__PROMPT__.
Please list every city or town named in the news report below, each once.

NIXON, Texas (NBC, KYMA/KECY) - An unsolved murder in Nixon, Texas two years ago has apparently come to a very unexpected conclusion.

32-year-old Brandon Raspberry was shot in the head while sleeping. Now, there is news of an arrest and confession his family has been waiting for, but the shooter turned out to be a seven-year-old boy.

"Rare that we see a child this young engage in criminal activity this severe," said Joseph Hoelscher, an attorney.

Raspberry's family had been posting about the case, looking for answers, as recently as this week. Who would want him dead? It didn't make sense.

He'd been working at the Holmes Foods plant in Nixon, and in January of 2022, he moved into the Lazy J RV Park. Just one day later, he'd be murdered.

The break in the case came last Friday when the Gonzales County Sheriff's Office (GCSO) got a call from the Nixon-Smiley Independent School District saying a 10-year-old student had threatened to kill another student on the bus.

When deputies got there, they learned the boy also claimed he'd shot and killed a man two years ago. The boy said he did not know Raspberry, and wasn't mad at him. Raspberry just happened to live at the same RV park his grandpa did a few lots over.


The boy also told deputies he grabbed a nine-millimeter pistol from his grandfather's truck, walked inside Raspberry's RV and shot him once in the head while he slept in his bed.

Investigators found the grandfather's gun at a pawn shop in Seguin and, based on forensics, determined it to be the murder weapon.

However, the boy will not be facing murder charges. He was one week shy of his eighth birthday at the time, and under Texas law, a child does not have criminal culpability until they reach the age of ten.

"The reason in Texas, children don't have criminal culpability until the age of ten is just because kids at that age really don't know what they are doing. They can't form the proper criminal intent, and even if they do, we're hoping there's something else we can do better than incarceration to help a child that's troubled at that age, but this is incredibly rare.

Joseph Hoelscher, Attorney

Friends and family of Raspberry are now circulating this petition to amend that law, calling for legislation that "balances the need for juvenile rehabilitation while ensuring justice is served for victims and their families."

GCSO says the boy was placed on a 72-hour emergency detention, taken to a psychiatric hospital in San Antonio for evaluation and treatment, and then brought back to GCSO, where the now-10-year-old was booked on a terroristic threat charge related to that school bus incident.

He was also placed in detention by juvenile probation while he waits for a court date.

__INFORMATION__.
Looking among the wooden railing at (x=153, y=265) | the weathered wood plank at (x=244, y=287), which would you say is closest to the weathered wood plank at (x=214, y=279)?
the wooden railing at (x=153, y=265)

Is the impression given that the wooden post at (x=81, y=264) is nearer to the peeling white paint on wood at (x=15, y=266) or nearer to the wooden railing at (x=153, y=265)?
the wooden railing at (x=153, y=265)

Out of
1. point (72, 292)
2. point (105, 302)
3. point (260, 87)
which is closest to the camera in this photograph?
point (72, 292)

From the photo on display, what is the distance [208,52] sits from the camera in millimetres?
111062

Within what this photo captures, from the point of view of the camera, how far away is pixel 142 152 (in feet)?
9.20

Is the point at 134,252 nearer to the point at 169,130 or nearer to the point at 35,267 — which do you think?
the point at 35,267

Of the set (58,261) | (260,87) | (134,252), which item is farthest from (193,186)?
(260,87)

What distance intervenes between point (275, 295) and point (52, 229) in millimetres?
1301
---
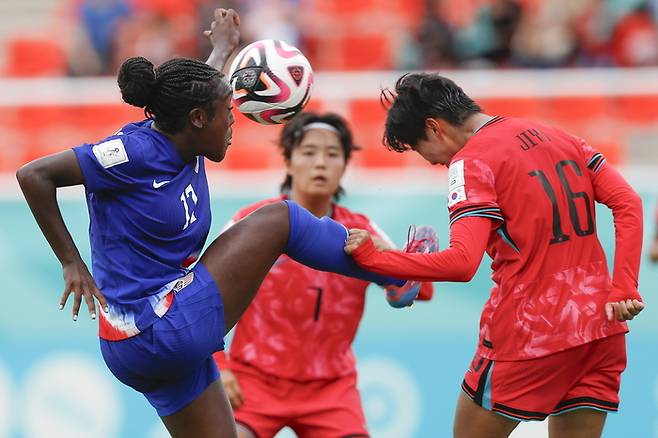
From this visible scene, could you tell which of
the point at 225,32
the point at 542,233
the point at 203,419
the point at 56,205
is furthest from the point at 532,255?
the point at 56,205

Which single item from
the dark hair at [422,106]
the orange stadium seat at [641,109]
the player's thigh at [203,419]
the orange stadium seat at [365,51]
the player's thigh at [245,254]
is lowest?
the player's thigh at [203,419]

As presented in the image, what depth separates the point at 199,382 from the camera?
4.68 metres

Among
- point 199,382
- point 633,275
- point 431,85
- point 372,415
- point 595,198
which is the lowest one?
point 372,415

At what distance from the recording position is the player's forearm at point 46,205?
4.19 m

__ANSWER BELOW__.
Nixon, Seguin, San Antonio